• **Task input**

━━━━━━━━━━━━━━━━━━━━━━━━━━━━━━

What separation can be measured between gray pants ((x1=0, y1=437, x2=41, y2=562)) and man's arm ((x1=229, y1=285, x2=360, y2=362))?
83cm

━━━━━━━━━━━━━━━━━━━━━━━━━━━━━━

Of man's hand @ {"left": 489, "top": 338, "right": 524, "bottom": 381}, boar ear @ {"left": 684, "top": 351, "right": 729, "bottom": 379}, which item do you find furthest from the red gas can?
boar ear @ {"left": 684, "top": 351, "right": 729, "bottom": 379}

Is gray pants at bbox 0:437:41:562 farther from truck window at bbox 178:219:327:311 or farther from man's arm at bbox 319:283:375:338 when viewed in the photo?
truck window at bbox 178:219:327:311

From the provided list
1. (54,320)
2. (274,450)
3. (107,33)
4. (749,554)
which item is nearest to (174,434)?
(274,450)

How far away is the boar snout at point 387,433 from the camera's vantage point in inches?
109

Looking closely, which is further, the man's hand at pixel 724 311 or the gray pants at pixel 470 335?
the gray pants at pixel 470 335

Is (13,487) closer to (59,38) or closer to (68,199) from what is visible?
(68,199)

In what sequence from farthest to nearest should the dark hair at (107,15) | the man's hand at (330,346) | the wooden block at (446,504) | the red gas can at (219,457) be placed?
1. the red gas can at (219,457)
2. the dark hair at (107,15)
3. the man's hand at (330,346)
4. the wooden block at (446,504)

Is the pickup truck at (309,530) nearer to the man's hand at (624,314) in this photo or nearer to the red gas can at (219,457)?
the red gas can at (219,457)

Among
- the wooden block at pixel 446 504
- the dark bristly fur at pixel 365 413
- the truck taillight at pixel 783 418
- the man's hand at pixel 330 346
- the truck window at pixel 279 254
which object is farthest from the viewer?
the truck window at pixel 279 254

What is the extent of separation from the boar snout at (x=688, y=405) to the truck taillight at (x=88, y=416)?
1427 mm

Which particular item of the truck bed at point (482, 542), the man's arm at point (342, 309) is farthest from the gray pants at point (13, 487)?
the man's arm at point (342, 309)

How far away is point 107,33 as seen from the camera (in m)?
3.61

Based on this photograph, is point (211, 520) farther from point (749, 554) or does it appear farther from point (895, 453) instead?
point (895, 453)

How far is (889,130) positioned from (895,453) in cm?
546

━━━━━━━━━━━━━━━━━━━━━━━━━━━━━━

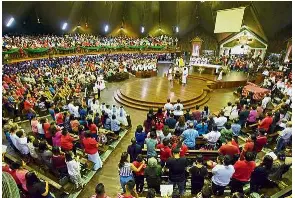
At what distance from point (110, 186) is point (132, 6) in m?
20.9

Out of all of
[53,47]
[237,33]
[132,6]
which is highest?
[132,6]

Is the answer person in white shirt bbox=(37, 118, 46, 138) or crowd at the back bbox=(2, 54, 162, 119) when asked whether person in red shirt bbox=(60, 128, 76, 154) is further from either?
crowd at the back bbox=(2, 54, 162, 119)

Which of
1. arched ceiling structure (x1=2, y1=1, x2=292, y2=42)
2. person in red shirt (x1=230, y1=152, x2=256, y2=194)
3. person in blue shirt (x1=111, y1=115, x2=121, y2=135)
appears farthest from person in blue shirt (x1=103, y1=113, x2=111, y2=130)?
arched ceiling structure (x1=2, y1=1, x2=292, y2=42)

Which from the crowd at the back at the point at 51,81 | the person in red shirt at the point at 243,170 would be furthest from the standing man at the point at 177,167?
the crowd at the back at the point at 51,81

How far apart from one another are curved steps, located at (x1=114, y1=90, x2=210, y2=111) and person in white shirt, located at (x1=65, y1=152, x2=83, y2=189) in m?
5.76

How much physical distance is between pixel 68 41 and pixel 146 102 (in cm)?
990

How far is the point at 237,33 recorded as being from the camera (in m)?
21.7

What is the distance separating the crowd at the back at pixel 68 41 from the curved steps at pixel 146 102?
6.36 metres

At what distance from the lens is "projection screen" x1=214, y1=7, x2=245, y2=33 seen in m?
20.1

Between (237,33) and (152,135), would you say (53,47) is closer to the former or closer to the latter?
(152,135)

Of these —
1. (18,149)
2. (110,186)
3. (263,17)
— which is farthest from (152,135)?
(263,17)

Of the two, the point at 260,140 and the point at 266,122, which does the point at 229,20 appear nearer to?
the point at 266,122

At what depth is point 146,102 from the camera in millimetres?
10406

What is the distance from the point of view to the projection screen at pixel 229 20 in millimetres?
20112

━━━━━━━━━━━━━━━━━━━━━━━━━━━━━━

• **Work to do**
Return every line above that contains the word "gray".

• **Answer to the exercise**
What separation can be measured between gray pants ((x1=0, y1=437, x2=41, y2=562)) and man's arm ((x1=229, y1=285, x2=360, y2=362))?
Is gray pants at bbox 0:437:41:562 farther from truck window at bbox 178:219:327:311 or farther from man's arm at bbox 319:283:375:338 when viewed in the photo?
Looking closely, which is further, the man's hand at pixel 724 311 or the gray pants at pixel 470 335?
the gray pants at pixel 470 335
Which particular item of the truck bed at point (482, 542), the man's arm at point (342, 309) is farthest from the gray pants at point (13, 487)?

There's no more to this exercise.